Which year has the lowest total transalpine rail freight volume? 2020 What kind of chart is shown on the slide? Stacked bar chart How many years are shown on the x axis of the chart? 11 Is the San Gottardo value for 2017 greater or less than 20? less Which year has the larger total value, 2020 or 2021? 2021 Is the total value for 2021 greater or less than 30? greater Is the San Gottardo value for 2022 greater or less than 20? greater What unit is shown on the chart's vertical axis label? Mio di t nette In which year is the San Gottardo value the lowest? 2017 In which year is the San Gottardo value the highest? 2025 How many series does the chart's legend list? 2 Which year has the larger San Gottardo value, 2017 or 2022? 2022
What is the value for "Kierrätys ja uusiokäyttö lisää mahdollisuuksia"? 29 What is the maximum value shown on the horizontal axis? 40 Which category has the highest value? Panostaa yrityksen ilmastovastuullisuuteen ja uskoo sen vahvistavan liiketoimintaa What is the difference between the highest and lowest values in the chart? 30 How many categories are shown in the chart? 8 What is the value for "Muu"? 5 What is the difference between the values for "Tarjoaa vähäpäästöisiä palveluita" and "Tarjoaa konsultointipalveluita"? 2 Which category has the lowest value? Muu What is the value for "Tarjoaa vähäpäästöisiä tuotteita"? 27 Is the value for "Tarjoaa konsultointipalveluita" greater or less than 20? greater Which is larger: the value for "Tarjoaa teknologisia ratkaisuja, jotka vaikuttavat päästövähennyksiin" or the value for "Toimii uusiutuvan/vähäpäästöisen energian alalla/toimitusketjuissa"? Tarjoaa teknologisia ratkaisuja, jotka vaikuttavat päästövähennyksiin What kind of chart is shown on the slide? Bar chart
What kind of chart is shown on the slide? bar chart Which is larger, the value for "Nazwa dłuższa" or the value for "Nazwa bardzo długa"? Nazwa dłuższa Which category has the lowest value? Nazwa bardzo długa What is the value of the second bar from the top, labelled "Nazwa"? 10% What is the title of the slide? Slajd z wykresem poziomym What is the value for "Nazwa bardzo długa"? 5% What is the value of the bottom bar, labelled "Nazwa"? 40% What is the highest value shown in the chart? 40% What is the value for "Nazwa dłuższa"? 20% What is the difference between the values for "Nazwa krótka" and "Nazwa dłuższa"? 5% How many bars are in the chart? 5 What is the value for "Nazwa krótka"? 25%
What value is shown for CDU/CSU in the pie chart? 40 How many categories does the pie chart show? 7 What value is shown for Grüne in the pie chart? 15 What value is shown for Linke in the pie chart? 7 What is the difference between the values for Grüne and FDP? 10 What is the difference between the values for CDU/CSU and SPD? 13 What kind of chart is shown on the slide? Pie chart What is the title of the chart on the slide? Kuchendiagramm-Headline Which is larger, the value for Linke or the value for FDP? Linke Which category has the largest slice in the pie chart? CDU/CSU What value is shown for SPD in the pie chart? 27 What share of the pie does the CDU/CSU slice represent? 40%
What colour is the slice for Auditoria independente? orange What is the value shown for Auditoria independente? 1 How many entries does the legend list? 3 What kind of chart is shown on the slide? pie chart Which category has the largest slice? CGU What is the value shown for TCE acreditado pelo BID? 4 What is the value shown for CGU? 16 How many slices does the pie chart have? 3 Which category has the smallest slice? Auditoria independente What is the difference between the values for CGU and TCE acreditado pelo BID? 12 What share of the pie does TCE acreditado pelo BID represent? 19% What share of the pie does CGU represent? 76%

== == ==

■ **Activity**:
Return these lines exactly.

■ **Your solution**:
Which year has the lowest total transalpine rail freight volume? 2020 What kind of chart is shown on the slide? Stacked bar chart How many years are shown on the x axis of the chart? 11 Is the San Gottardo value for 2017 greater or less than 20? less Which year has the larger total value, 2020 or 2021? 2021 Is the total value for 2021 greater or less than 30? greater Is the San Gottardo value for 2022 greater or less than 20? greater What unit is shown on the chart's vertical axis label? Mio di t nette In which year is the San Gottardo value the lowest? 2017 In which year is the San Gottardo value the highest? 2025 How many series does the chart's legend list? 2 Which year has the larger San Gottardo value, 2017 or 2022? 2022
What is the value for "Kierrätys ja uusiokäyttö lisää mahdollisuuksia"? 29 What is the maximum value shown on the horizontal axis? 40 Which category has the highest value? Panostaa yrityksen ilmastovastuullisuuteen ja uskoo sen vahvistavan liiketoimintaa What is the difference between the highest and lowest values in the chart? 30 How many categories are shown in the chart? 8 What is the value for "Muu"? 5 What is the difference between the values for "Tarjoaa vähäpäästöisiä palveluita" and "Tarjoaa konsultointipalveluita"? 2 Which category has the lowest value? Muu What is the value for "Tarjoaa vähäpäästöisiä tuotteita"? 27 Is the value for "Tarjoaa konsultointipalveluita" greater or less than 20? greater Which is larger: the value for "Tarjoaa teknologisia ratkaisuja, jotka vaikuttavat päästövähennyksiin" or the value for "Toimii uusiutuvan/vähäpäästöisen energian alalla/toimitusketjuissa"? Tarjoaa teknologisia ratkaisuja, jotka vaikuttavat päästövähennyksiin What kind of chart is shown on the slide? Bar chart
What kind of chart is shown on the slide? bar chart Which is larger, the value for "Nazwa dłuższa" or the value for "Nazwa bardzo długa"? Nazwa dłuższa Which category has the lowest value? Nazwa bardzo długa What is the value of the second bar from the top, labelled "Nazwa"? 10% What is the title of the slide? Slajd z wykresem poziomym What is the value for "Nazwa bardzo długa"? 5% What is the value of the bottom bar, labelled "Nazwa"? 40% What is the highest value shown in the chart? 40% What is the value for "Nazwa dłuższa"? 20% What is the difference between the values for "Nazwa krótka" and "Nazwa dłuższa"? 5% How many bars are in the chart? 5 What is the value for "Nazwa krótka"? 25%
What value is shown for CDU/CSU in the pie chart? 40 How many categories does the pie chart show? 7 What value is shown for Grüne in the pie chart? 15 What value is shown for Linke in the pie chart? 7 What is the difference between the values for Grüne and FDP? 10 What is the difference between the values for CDU/CSU and SPD? 13 What kind of chart is shown on the slide? Pie chart What is the title of the chart on the slide? Kuchendiagramm-Headline Which is larger, the value for Linke or the value for FDP? Linke Which category has the largest slice in the pie chart? CDU/CSU What value is shown for SPD in the pie chart? 27 What share of the pie does the CDU/CSU slice represent? 40%
What colour is the slice for Auditoria independente? orange What is the value shown for Auditoria independente? 1 How many entries does the legend list? 3 What kind of chart is shown on the slide? pie chart Which category has the largest slice? CGU What is the value shown for TCE acreditado pelo BID? 4 What is the value shown for CGU? 16 How many slices does the pie chart have? 3 Which category has the smallest slice? Auditoria independente What is the difference between the values for CGU and TCE acreditado pelo BID? 12 What share of the pie does TCE acreditado pelo BID represent? 19% What share of the pie does CGU represent? 76%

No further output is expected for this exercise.